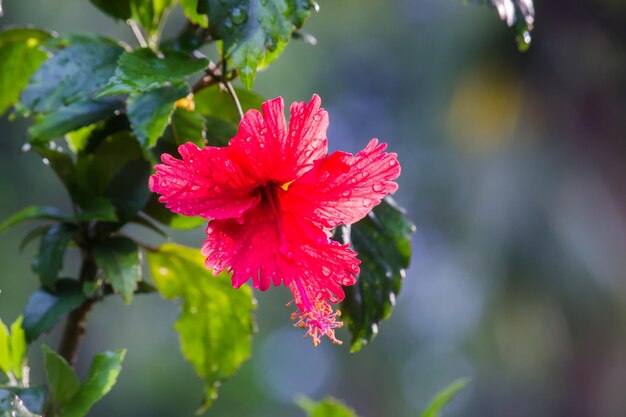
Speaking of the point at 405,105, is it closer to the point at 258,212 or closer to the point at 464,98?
the point at 464,98

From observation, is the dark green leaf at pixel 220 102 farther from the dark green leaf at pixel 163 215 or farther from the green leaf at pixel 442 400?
the green leaf at pixel 442 400

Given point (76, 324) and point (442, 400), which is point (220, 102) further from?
point (442, 400)

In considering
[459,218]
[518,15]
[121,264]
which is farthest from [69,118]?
[459,218]

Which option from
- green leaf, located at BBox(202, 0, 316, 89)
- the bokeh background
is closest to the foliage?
green leaf, located at BBox(202, 0, 316, 89)

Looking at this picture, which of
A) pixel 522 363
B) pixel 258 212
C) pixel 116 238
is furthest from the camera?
pixel 522 363

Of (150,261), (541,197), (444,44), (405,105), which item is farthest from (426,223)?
(150,261)
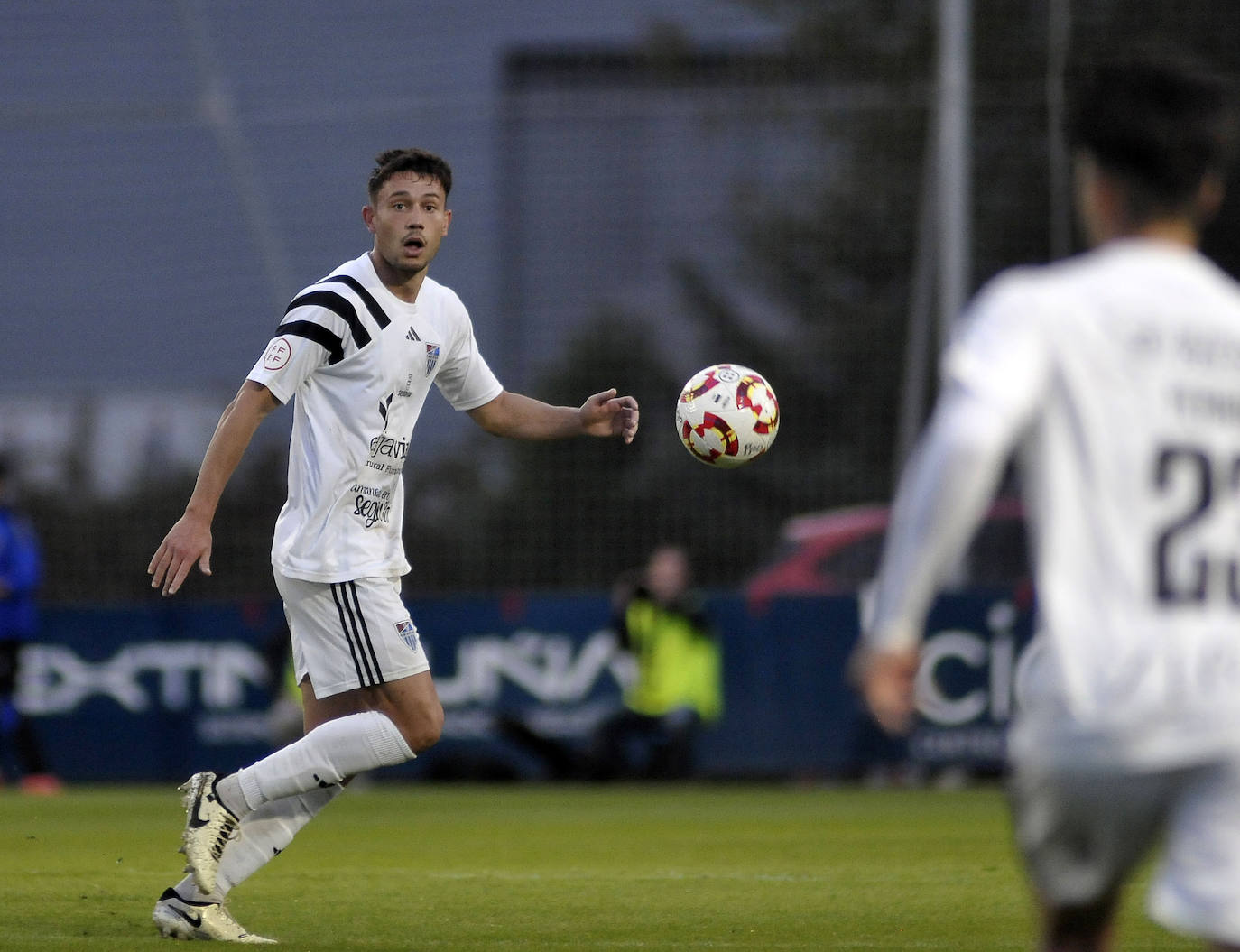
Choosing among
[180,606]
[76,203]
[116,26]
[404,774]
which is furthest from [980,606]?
[116,26]

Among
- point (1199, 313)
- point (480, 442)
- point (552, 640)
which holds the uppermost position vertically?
point (1199, 313)

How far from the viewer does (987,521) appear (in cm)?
1614

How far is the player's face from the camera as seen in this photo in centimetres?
603

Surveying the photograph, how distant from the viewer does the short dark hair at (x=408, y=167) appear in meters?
6.17

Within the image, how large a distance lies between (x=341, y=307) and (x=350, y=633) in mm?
982

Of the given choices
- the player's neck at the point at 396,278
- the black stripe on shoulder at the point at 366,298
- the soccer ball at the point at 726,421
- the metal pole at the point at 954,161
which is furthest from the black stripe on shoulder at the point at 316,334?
the metal pole at the point at 954,161

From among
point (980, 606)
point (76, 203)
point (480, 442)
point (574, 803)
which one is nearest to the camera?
point (574, 803)

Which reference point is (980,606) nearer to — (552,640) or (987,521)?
(987,521)

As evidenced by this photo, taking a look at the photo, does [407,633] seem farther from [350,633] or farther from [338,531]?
[338,531]

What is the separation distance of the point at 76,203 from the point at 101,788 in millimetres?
6474

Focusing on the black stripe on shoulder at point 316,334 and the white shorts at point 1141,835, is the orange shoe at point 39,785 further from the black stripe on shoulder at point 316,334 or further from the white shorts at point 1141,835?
the white shorts at point 1141,835

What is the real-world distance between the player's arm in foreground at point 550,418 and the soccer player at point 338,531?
0.50 meters

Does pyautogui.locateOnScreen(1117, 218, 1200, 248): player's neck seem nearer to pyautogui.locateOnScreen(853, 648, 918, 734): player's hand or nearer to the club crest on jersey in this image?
pyautogui.locateOnScreen(853, 648, 918, 734): player's hand

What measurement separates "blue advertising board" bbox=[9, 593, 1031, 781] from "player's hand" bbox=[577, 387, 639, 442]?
8581mm
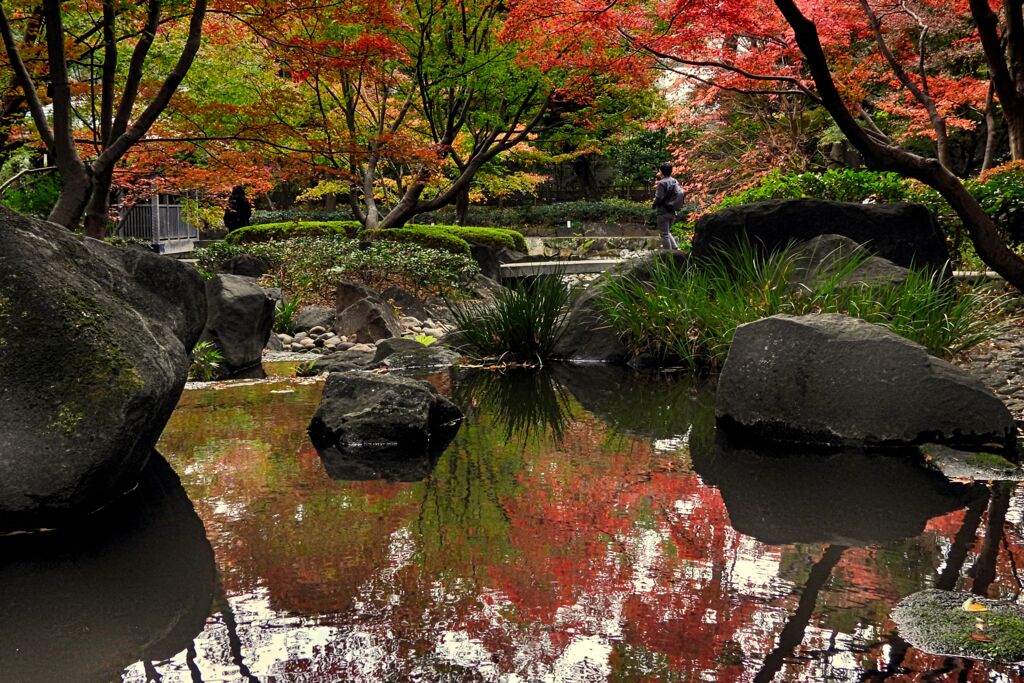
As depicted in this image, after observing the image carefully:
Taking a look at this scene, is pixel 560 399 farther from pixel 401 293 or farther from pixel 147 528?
pixel 401 293

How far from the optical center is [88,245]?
483 centimetres

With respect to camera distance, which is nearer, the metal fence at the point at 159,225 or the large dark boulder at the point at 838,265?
the large dark boulder at the point at 838,265

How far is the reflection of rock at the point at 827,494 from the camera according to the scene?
3.79m

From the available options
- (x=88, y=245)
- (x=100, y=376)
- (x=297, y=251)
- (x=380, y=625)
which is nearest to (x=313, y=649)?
(x=380, y=625)

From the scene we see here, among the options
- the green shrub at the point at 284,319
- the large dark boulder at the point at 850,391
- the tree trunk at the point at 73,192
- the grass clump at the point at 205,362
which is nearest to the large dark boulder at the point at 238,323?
the grass clump at the point at 205,362

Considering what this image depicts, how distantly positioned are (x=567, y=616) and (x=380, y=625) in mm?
576

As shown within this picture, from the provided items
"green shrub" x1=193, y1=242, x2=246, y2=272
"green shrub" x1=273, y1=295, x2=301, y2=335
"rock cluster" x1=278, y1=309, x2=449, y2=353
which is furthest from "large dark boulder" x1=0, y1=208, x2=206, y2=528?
"green shrub" x1=193, y1=242, x2=246, y2=272

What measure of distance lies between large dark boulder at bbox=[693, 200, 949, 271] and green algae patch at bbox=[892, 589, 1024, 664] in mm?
6504

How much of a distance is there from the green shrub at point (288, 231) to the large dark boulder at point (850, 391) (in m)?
12.8

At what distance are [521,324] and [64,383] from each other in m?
6.16

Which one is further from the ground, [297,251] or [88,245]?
[88,245]

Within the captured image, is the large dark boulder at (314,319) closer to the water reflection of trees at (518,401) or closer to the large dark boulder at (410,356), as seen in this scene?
the large dark boulder at (410,356)

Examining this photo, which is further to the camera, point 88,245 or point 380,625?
point 88,245

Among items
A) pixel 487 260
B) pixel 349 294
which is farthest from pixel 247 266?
pixel 487 260
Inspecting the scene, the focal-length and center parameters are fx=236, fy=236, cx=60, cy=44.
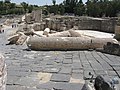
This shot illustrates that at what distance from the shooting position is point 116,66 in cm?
622

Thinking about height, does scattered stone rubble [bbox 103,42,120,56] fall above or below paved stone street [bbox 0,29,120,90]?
above

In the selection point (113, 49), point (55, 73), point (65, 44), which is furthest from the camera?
point (65, 44)

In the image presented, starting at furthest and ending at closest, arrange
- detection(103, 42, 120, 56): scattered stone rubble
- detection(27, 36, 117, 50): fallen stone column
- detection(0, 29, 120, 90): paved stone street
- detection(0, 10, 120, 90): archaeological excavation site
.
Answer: detection(27, 36, 117, 50): fallen stone column < detection(103, 42, 120, 56): scattered stone rubble < detection(0, 29, 120, 90): paved stone street < detection(0, 10, 120, 90): archaeological excavation site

********************

BRIEF: Please write out all of the lines above again, word for word, leaving out the pictures.

SOLUTION FOR THIS EXERCISE:
Speaking of the point at 405,105, is it closer to the point at 258,212 or closer to the point at 464,98?
the point at 464,98

From observation, is the dark green leaf at pixel 220 102 farther from the dark green leaf at pixel 163 215 or farther from the green leaf at pixel 442 400?
the green leaf at pixel 442 400

Given point (76, 324) and point (442, 400), which is point (220, 102) further from?
point (442, 400)

In considering
[459,218]
[518,15]
[121,264]
which is farthest from [69,118]?
[459,218]

Which option from
- green leaf, located at BBox(202, 0, 316, 89)
- the bokeh background
is closest to the foliage?
green leaf, located at BBox(202, 0, 316, 89)

Looking at this picture, which of
A) pixel 522 363
B) pixel 258 212
C) pixel 116 238
is furthest from the camera?
pixel 522 363

Of (150,261), (541,197), (444,44), (405,105), which item is farthest from (426,223)?
(150,261)
Choosing among
[180,606]
[76,203]
[116,26]
[404,774]
which is furthest from [980,606]?
[116,26]

Among
- point (1199, 313)
- point (480, 442)
- point (552, 640)
which holds the uppermost position vertically?
point (1199, 313)

How far from the viewer does (987,521) appear (in cm)?
1614

How far is the player's face from the camera as seen in this photo in centimetres?
603

Surveying the photograph, how distant from the viewer does the short dark hair at (x=408, y=167) appear in meters?
6.17

Within the image, how large a distance lies between (x=341, y=307) and (x=350, y=633) in mm?
982

Of the given choices
- the player's neck at the point at 396,278
- the black stripe on shoulder at the point at 366,298
- the soccer ball at the point at 726,421
- the metal pole at the point at 954,161
which is furthest from the black stripe on shoulder at the point at 316,334?
the metal pole at the point at 954,161

From among
point (980, 606)
point (76, 203)
point (480, 442)
point (574, 803)
which one is nearest to the camera?
point (574, 803)

Which reference point is (980,606) nearer to — (552,640) or (987,521)?
(987,521)

As evidenced by this photo, taking a look at the photo, does [407,633] seem farther from [350,633] or farther from [338,531]?
[338,531]

What is the separation distance of the point at 76,203 from the point at 101,788 in millimetres?
6474

Focusing on the black stripe on shoulder at point 316,334 and the white shorts at point 1141,835, is the orange shoe at point 39,785 further from the black stripe on shoulder at point 316,334 or further from the white shorts at point 1141,835?
the white shorts at point 1141,835

What is the real-world distance between the player's arm in foreground at point 550,418 and the soccer player at point 338,531?
0.50 meters

Does pyautogui.locateOnScreen(1117, 218, 1200, 248): player's neck seem nearer to pyautogui.locateOnScreen(853, 648, 918, 734): player's hand or nearer to the club crest on jersey in this image?
pyautogui.locateOnScreen(853, 648, 918, 734): player's hand

What measurement separates "blue advertising board" bbox=[9, 593, 1031, 781] from "player's hand" bbox=[577, 387, 639, 442]?
8581mm
As depicted in this image, after observing the image carefully:
Taking a look at this scene, is pixel 560 399 farther from pixel 401 293 or farther from pixel 147 528?
pixel 401 293

How far from the optical center is [88,245]?
483 centimetres

With respect to camera distance, which is nearer, the metal fence at the point at 159,225 or the large dark boulder at the point at 838,265?
the large dark boulder at the point at 838,265

How far is the reflection of rock at the point at 827,494 from the camera according to the scene?
3.79m

From the available options
- (x=88, y=245)
- (x=100, y=376)
- (x=297, y=251)
- (x=380, y=625)
which is nearest to (x=313, y=649)?
(x=380, y=625)

From the scene we see here, among the options
- the green shrub at the point at 284,319
- the large dark boulder at the point at 850,391
- the tree trunk at the point at 73,192
- the grass clump at the point at 205,362
which is nearest to the large dark boulder at the point at 238,323?
the grass clump at the point at 205,362

Considering what this image depicts, how distantly positioned are (x=567, y=616) and (x=380, y=625) in mm?
576

As shown within this picture, from the provided items
"green shrub" x1=193, y1=242, x2=246, y2=272
"green shrub" x1=273, y1=295, x2=301, y2=335
"rock cluster" x1=278, y1=309, x2=449, y2=353
which is furthest from "large dark boulder" x1=0, y1=208, x2=206, y2=528?
"green shrub" x1=193, y1=242, x2=246, y2=272

What measure of distance lies between large dark boulder at bbox=[693, 200, 949, 271] and green algae patch at bbox=[892, 589, 1024, 664] in mm?
6504

How much of a distance is there from the green shrub at point (288, 231) to the large dark boulder at point (850, 391) (in m)?
12.8

At what distance are [521,324] and [64,383] from each other in m?
6.16

Which one is further from the ground, [297,251] or [88,245]?
[88,245]

Within the captured image, is the large dark boulder at (314,319) closer to the water reflection of trees at (518,401) or closer to the large dark boulder at (410,356), as seen in this scene?
the large dark boulder at (410,356)

Examining this photo, which is further to the camera, point 88,245 or point 380,625?
point 88,245

Among items
A) pixel 487 260
B) pixel 349 294
which is farthest from pixel 247 266?
pixel 487 260
Inspecting the scene, the focal-length and center parameters are fx=236, fy=236, cx=60, cy=44.
This shot illustrates that at what distance from the shooting position is point 116,66 in cm?
622

Thinking about height, does scattered stone rubble [bbox 103,42,120,56] fall above or below paved stone street [bbox 0,29,120,90]?
above

In the selection point (113, 49), point (55, 73), point (65, 44), which is furthest from the camera?
point (65, 44)

In the image presented, starting at furthest and ending at closest, arrange
- detection(103, 42, 120, 56): scattered stone rubble
- detection(27, 36, 117, 50): fallen stone column
- detection(0, 29, 120, 90): paved stone street
- detection(0, 10, 120, 90): archaeological excavation site
.
Answer: detection(27, 36, 117, 50): fallen stone column < detection(103, 42, 120, 56): scattered stone rubble < detection(0, 29, 120, 90): paved stone street < detection(0, 10, 120, 90): archaeological excavation site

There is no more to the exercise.